> _TRY IT_
From the first line to the last, print the listing exactly.

> _EXTRACTED ENTRIES_
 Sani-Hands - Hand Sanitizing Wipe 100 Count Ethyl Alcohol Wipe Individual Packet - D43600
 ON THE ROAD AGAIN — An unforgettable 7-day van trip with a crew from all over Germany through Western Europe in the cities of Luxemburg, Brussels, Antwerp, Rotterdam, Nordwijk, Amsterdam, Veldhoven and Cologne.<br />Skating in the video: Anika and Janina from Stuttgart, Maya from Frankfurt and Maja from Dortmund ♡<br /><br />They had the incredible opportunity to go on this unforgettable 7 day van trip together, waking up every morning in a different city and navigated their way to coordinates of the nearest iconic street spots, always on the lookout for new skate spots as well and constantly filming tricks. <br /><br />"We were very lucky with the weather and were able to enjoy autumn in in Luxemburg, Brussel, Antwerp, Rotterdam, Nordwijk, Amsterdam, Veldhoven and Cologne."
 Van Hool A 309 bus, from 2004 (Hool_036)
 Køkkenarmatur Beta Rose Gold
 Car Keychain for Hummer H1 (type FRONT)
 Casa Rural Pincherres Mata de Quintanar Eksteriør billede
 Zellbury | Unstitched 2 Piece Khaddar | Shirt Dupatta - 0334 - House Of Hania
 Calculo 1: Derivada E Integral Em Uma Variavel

> _PROBLEM SOLUTION_
 Sani-Hands - Hand Sanitizing Wipe 100 Count Ethyl Alcohol Wipe Individual Packet - D43600
 ON THE ROAD AGAIN — An unforgettable 7-day van trip with a crew from all over Germany through Western Europe in the cities of Luxemburg, Brussels, Antwerp, Rotterdam, Nordwijk, Amsterdam, Veldhoven and Cologne.<br />Skating in the video: Anika and Janina from Stuttgart, Maya from Frankfurt and Maja from Dortmund ♡<br /><br />They had the incredible opportunity to go on this unforgettable 7 day van trip together, waking up every morning in a different city and navigated their way to coordinates of the nearest iconic street spots, always on the lookout for new skate spots as well and constantly filming tricks. <br /><br />"We were very lucky with the weather and were able to enjoy autumn in in Luxemburg, Brussel, Antwerp, Rotterdam, Nordwijk, Amsterdam, Veldhoven and Cologne."
 Van Hool A 309 bus, from 2004 (Hool_036)
 Køkkenarmatur Beta Rose Gold
 Car Keychain for Hummer H1 (type FRONT)
 Casa Rural Pincherres Mata de Quintanar Eksteriør billede
 Zellbury | Unstitched 2 Piece Khaddar | Shirt Dupatta - 0334 - House Of Hania
 Calculo 1: Derivada E Integral Em Uma Variavel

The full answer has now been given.